[Questions about scenes in images]

══════

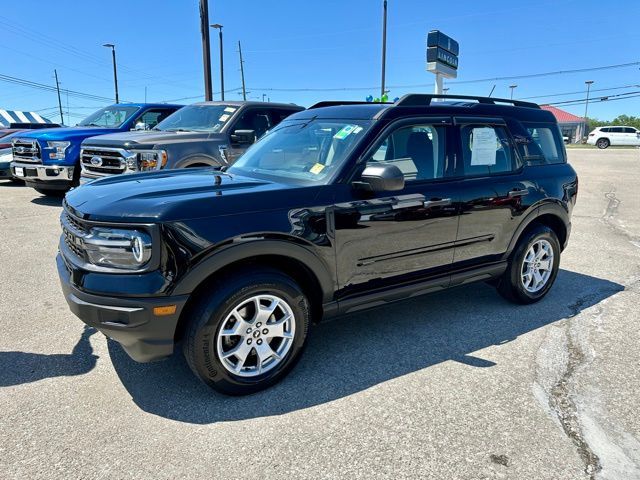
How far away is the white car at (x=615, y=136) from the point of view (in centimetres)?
3984

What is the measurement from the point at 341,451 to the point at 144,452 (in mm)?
1026

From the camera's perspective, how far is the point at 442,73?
1537cm

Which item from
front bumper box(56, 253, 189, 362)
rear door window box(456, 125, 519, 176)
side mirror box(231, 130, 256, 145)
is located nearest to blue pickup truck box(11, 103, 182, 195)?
side mirror box(231, 130, 256, 145)

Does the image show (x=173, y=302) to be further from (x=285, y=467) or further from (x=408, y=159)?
(x=408, y=159)

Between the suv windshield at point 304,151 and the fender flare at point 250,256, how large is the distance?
22.1 inches

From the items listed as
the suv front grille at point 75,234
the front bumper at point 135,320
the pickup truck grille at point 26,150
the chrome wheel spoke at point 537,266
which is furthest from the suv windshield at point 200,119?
the front bumper at point 135,320

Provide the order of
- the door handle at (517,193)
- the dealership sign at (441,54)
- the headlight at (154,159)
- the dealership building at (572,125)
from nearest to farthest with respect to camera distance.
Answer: the door handle at (517,193)
the headlight at (154,159)
the dealership sign at (441,54)
the dealership building at (572,125)

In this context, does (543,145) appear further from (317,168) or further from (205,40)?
(205,40)

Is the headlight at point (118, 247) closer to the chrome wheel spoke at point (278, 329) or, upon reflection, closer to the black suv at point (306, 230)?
the black suv at point (306, 230)

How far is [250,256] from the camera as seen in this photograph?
286 centimetres

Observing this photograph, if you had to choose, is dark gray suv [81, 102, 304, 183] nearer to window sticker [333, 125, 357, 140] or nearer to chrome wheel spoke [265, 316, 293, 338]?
window sticker [333, 125, 357, 140]

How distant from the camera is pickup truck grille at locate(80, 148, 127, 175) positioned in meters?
7.15

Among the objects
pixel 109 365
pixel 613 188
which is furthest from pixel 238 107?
pixel 613 188

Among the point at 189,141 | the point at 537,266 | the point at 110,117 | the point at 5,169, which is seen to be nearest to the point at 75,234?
the point at 537,266
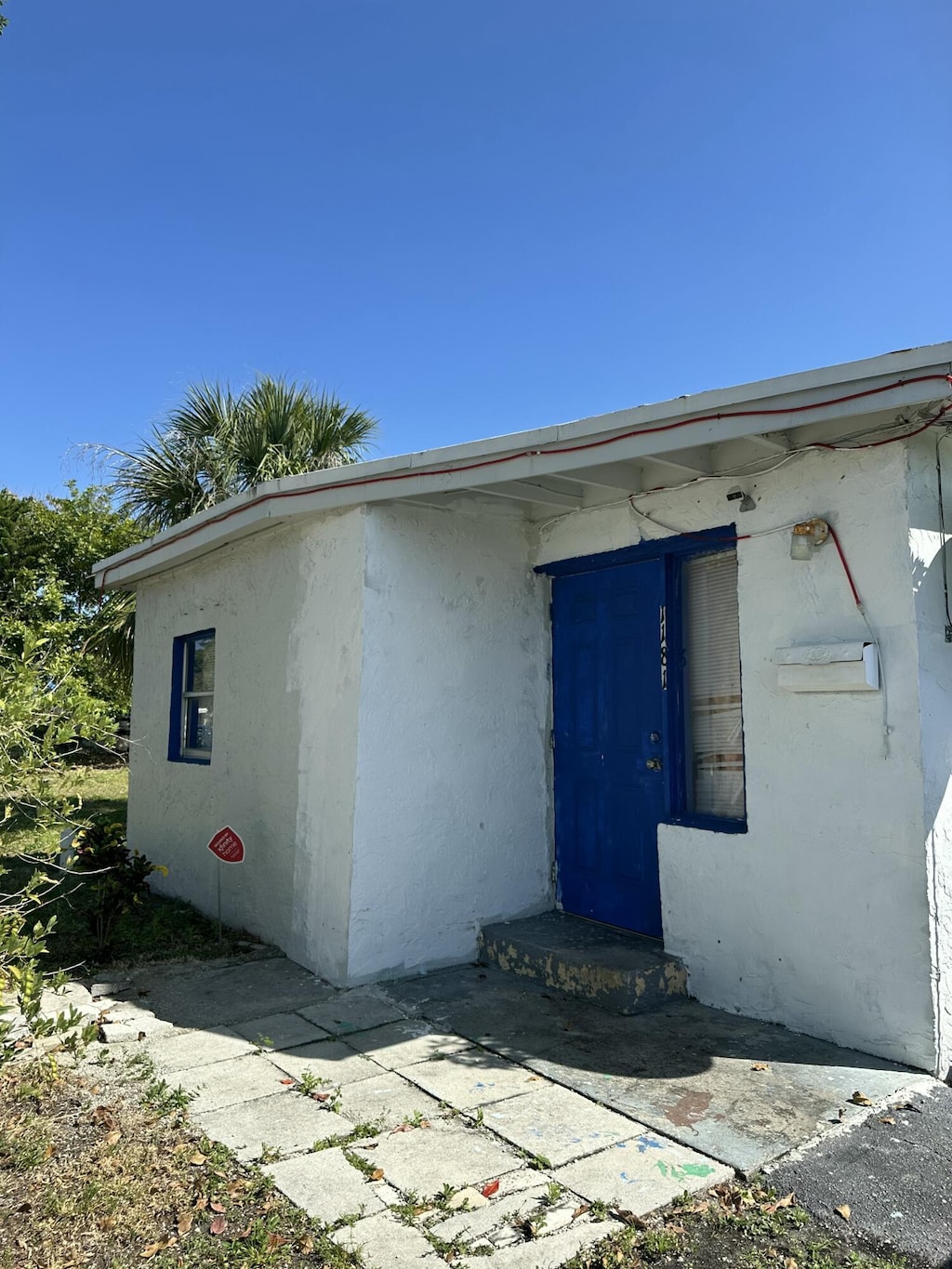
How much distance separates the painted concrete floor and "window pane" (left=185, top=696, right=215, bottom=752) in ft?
8.76

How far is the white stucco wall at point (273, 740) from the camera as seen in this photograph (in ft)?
16.9

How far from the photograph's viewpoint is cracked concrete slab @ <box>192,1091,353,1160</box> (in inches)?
122

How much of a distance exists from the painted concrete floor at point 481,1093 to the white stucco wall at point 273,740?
0.73 m

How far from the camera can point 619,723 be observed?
17.5 ft

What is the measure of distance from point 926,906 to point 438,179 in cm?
919

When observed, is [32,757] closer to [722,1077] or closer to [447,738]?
[447,738]

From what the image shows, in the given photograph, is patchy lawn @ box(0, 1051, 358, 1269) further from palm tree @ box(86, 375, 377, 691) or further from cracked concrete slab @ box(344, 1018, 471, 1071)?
palm tree @ box(86, 375, 377, 691)

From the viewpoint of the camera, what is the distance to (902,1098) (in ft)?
11.2

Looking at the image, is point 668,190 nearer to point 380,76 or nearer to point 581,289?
point 581,289

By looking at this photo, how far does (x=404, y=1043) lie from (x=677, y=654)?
267 cm

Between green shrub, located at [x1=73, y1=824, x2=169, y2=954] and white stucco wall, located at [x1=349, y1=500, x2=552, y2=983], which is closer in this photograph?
white stucco wall, located at [x1=349, y1=500, x2=552, y2=983]

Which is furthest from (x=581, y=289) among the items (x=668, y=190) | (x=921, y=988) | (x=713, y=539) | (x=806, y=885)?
(x=921, y=988)

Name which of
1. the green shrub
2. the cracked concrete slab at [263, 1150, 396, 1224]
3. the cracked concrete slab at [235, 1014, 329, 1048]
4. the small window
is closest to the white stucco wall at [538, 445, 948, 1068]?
the cracked concrete slab at [235, 1014, 329, 1048]

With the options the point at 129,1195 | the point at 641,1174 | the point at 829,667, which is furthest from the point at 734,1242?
the point at 829,667
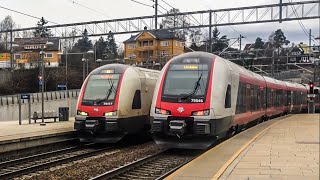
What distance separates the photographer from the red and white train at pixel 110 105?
15.1 m

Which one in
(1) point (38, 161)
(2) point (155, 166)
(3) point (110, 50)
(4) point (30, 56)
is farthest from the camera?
(3) point (110, 50)

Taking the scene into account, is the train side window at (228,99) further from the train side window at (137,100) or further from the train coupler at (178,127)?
the train side window at (137,100)

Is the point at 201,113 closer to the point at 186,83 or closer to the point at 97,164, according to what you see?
the point at 186,83

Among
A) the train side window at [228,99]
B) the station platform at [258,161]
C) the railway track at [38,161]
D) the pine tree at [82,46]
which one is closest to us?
the station platform at [258,161]

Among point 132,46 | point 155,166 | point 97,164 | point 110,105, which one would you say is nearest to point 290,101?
point 110,105

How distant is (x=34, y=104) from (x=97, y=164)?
29514 mm

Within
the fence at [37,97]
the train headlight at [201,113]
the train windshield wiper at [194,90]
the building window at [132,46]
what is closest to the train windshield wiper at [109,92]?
the train windshield wiper at [194,90]

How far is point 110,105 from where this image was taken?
1518cm

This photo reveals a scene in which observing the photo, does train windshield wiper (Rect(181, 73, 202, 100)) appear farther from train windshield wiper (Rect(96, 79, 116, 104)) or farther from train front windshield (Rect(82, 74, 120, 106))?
train windshield wiper (Rect(96, 79, 116, 104))

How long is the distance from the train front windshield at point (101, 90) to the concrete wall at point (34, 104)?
751 inches

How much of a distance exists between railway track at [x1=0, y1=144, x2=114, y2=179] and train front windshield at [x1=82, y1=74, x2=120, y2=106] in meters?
1.78

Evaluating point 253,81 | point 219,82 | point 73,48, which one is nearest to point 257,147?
point 219,82

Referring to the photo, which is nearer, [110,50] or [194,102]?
[194,102]

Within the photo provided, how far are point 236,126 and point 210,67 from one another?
3.80 metres
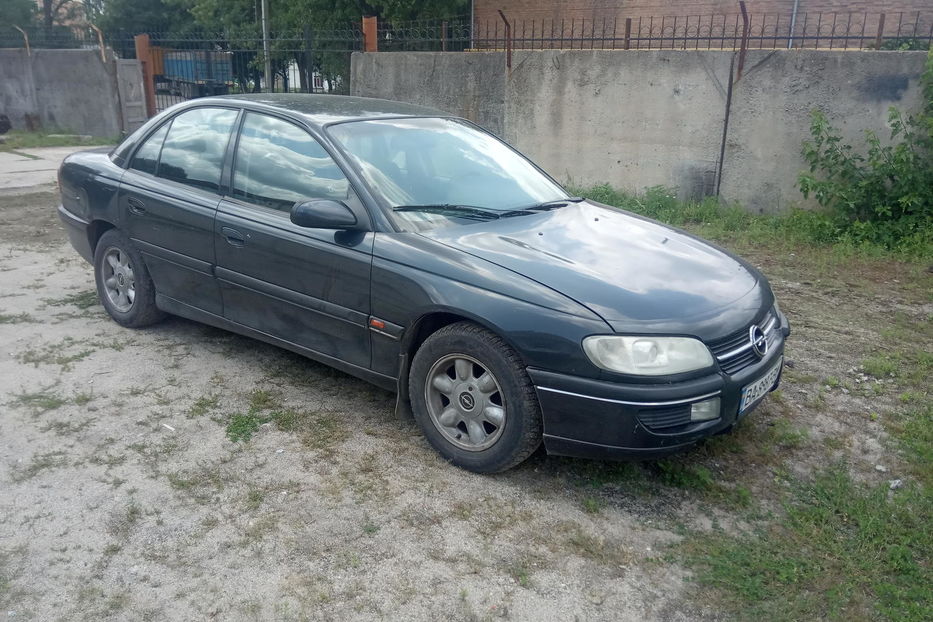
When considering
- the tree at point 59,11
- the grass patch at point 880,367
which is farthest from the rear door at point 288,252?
the tree at point 59,11

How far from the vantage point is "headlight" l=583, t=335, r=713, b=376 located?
323cm

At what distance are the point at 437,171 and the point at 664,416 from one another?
1876 mm

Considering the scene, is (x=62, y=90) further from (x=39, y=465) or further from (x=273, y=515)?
(x=273, y=515)

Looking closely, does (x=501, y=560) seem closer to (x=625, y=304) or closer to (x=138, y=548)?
(x=625, y=304)

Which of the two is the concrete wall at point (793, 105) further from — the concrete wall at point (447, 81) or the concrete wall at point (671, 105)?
the concrete wall at point (447, 81)

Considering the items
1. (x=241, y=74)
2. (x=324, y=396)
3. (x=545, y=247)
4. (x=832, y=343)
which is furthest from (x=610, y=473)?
(x=241, y=74)

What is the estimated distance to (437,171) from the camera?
4.32 meters

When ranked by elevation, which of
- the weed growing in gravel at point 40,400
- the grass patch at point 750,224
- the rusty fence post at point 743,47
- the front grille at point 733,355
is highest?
the rusty fence post at point 743,47

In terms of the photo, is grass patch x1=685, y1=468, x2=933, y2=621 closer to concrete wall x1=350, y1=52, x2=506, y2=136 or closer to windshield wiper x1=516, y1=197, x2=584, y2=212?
windshield wiper x1=516, y1=197, x2=584, y2=212

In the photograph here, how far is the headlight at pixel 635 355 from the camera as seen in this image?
10.6 feet

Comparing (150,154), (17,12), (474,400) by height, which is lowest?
(474,400)

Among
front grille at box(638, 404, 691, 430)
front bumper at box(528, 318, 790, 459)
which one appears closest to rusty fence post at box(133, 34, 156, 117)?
front bumper at box(528, 318, 790, 459)

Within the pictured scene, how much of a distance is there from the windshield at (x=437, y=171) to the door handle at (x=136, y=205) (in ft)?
5.10

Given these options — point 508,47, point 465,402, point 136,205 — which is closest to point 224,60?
point 508,47
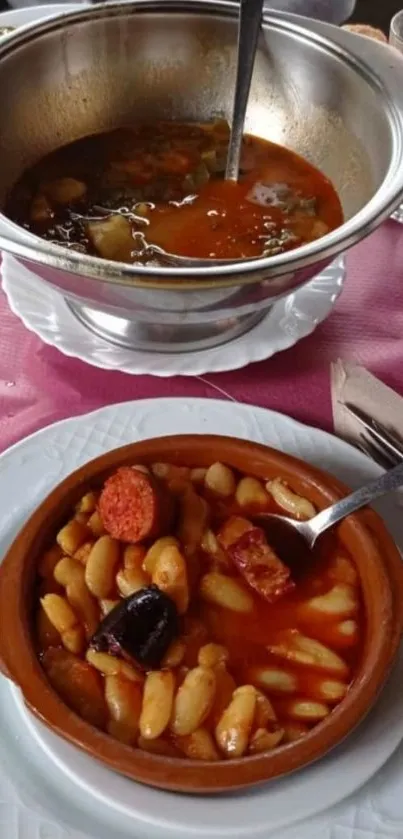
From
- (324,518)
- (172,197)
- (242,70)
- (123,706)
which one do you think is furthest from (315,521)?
(242,70)

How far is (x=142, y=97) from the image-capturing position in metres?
1.22

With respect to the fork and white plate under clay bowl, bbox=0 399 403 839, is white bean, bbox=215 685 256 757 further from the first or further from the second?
the fork

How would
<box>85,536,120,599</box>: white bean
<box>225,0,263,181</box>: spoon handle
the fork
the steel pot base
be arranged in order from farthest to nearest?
<box>225,0,263,181</box>: spoon handle < the steel pot base < the fork < <box>85,536,120,599</box>: white bean

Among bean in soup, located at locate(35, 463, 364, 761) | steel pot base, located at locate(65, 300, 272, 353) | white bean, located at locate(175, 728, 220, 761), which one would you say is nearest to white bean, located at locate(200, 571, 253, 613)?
bean in soup, located at locate(35, 463, 364, 761)

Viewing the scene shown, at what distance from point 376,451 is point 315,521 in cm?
16

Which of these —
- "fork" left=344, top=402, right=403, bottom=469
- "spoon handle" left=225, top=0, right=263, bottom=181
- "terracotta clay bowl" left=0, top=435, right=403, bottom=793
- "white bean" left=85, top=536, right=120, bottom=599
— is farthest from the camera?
"spoon handle" left=225, top=0, right=263, bottom=181

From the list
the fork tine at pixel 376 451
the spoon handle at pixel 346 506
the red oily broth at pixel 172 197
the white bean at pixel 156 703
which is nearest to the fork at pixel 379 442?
the fork tine at pixel 376 451

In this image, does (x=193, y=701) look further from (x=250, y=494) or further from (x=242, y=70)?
(x=242, y=70)

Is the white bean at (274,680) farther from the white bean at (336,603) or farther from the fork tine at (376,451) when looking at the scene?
the fork tine at (376,451)

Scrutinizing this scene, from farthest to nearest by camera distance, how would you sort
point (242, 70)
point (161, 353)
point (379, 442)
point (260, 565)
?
point (242, 70) < point (161, 353) < point (379, 442) < point (260, 565)

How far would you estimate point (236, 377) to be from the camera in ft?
3.26

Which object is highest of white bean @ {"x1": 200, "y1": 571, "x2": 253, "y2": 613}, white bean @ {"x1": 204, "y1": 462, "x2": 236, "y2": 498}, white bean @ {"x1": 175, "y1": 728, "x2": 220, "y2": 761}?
white bean @ {"x1": 204, "y1": 462, "x2": 236, "y2": 498}

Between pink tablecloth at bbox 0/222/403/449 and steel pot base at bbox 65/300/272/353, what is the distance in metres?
0.04

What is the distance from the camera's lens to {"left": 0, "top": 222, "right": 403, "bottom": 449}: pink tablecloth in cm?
96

══════

> [What to work on]
Write out once more the lines above beginning at the line with "Scrutinizing this scene, from"; continue through the final line and stop there.

> [Reply]
Scrutinizing this scene, from farthest to nearest by camera distance, how would you sort
point (242, 70)
point (161, 353)
point (379, 442)
point (260, 565)
?
point (242, 70) < point (161, 353) < point (379, 442) < point (260, 565)

How far would you estimate point (236, 377) to be from the camera in ft?
3.26

Which object is highest of white bean @ {"x1": 200, "y1": 571, "x2": 253, "y2": 613}, white bean @ {"x1": 204, "y1": 462, "x2": 236, "y2": 498}, white bean @ {"x1": 175, "y1": 728, "x2": 220, "y2": 761}?
white bean @ {"x1": 204, "y1": 462, "x2": 236, "y2": 498}

Between pink tablecloth at bbox 0/222/403/449 and steel pot base at bbox 65/300/272/353, what is the distance in metres?
0.04

What is the distance from the camera's lens to {"left": 0, "top": 222, "right": 403, "bottom": 449}: pink tablecloth in cm?
96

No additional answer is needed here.